The author has discussed the positive impact of health needs assessments on a CHD population, in an A&E setting. Current policy initiatives such as the NSF CHD are transferable into practice, but there are obstacles and other guidelines within the NSF CHD which are unachievable in A&E. Health care professionals may disagree with the NSF CHD but still need to continue implementing this into their practice, leading to frustration. It has become apparent that A&E is a department, which treats only the complications with the highest priority, such as reducing the risk of death, disability and chronic pain, and does not incorporate health education into practice as it is lowest in priority, especially since the addition of the four hour breach time by the Government. Health education, however does exist with other client groups such as Asthmatics, who present in a lower category. Locally produced information needs to be tailored to suit the needs of everybody, including those from ethnic minority groups, since a high number live in the surrounding community of this department.

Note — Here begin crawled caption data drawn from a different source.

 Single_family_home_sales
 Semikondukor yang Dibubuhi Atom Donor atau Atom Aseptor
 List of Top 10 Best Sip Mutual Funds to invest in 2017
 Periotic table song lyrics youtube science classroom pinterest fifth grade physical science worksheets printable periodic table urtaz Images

To encourage more public education in A&E, the department could produce a poster for the main waiting room, where patients of a lower priority wait, with non cardiac presenting symptoms. This way the public are informed about the signs and symptoms of CHD and educated about the importance of achieving a healthy lifestyle to avoid the possibility of CHD.

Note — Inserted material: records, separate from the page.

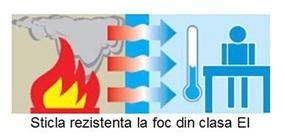 Sticla rezistenta la foc Clasa EI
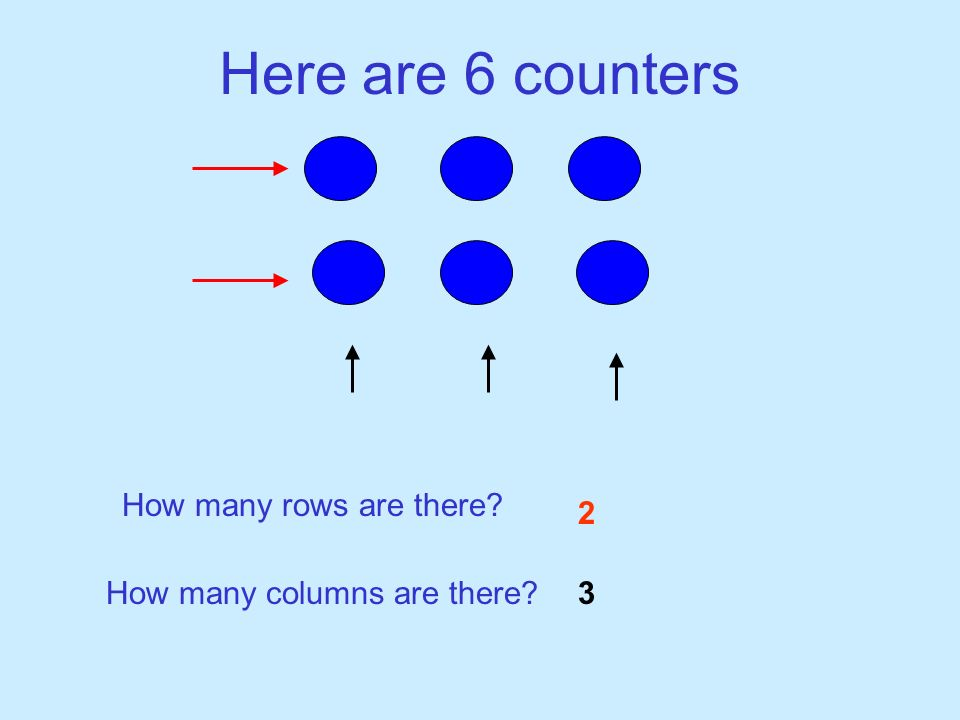 Here are 6 counters How many rows are there 2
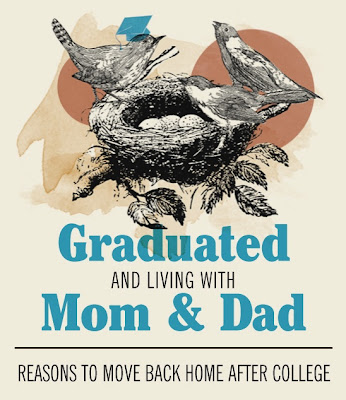 Graduated and Living at Home Infographic 1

Investigations and treatment are also of prime importance, which is encouraged by the NSF CHD, to aid patient diagnosis and discharge before the breach time occurs. A progress report produced in 2004 portrays the improvements in CHD services since the NSF was introduced with the number of children eating fruit in schools now over one million, and zero before the year 2000. The percentage of MI victims receiving thrombolysis in the first thirty minutes of admission to hospital has increased from 38% to 81%. The trends in CHD mortality in men and women have also decreased and adult smoking prevalence has decreased from 28% in 1998 to 26% in 2002. Therefore the implications for nursing practice are being able to recognise disadvantaged people and teaching these people about their lifestyle choices whilst providing the best possible care in A&E by following the standards set out in the NSF CHD.